RECORD SET:
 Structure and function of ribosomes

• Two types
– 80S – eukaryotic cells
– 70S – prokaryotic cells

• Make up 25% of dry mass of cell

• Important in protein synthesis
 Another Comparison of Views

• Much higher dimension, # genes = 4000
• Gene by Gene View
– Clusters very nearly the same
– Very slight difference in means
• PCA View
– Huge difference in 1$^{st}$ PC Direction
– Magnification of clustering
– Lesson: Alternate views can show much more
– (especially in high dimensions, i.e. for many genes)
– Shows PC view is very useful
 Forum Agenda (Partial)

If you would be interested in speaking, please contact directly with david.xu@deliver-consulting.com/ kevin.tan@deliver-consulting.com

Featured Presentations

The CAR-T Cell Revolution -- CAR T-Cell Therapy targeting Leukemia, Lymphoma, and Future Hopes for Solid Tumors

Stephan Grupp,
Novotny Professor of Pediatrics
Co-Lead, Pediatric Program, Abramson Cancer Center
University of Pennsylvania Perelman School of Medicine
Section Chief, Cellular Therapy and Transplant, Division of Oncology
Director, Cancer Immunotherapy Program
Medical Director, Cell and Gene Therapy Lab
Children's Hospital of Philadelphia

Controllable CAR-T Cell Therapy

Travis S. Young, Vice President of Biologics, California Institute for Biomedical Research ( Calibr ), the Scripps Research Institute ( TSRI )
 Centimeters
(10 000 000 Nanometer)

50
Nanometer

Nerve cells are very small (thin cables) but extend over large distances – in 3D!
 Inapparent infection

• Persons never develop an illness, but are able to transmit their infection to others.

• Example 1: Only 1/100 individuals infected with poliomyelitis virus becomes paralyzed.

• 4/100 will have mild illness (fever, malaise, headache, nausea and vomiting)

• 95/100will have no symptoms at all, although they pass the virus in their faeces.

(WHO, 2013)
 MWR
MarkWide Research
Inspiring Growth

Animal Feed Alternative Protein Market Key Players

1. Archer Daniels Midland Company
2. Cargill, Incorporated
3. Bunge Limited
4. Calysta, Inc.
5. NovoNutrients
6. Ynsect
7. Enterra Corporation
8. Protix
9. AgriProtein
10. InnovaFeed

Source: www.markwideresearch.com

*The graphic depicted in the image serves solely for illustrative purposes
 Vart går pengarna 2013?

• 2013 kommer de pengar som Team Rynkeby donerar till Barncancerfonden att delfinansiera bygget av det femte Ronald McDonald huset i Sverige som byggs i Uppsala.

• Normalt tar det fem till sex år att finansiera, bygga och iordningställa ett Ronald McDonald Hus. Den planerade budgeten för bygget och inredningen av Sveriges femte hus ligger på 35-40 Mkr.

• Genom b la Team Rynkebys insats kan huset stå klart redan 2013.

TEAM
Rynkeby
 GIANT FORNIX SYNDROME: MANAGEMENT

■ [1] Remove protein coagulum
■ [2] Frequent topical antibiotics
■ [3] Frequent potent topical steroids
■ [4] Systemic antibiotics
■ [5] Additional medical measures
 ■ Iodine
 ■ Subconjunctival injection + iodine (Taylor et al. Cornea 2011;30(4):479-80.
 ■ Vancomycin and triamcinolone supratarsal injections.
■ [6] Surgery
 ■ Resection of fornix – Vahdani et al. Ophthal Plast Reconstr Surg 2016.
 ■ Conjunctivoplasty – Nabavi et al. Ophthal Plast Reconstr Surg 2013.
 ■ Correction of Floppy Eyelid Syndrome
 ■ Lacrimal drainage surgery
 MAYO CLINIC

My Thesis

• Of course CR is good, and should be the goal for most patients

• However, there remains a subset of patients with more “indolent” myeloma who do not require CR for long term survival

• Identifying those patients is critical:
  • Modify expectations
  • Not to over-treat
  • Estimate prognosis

THE PROBLEM: Where the string "Director" appears in a line of the entries above, return that line.

REPLY TO THE TASK:
Director, Cancer Immunotherapy Program
Medical Director, Cell and Gene Therapy Lab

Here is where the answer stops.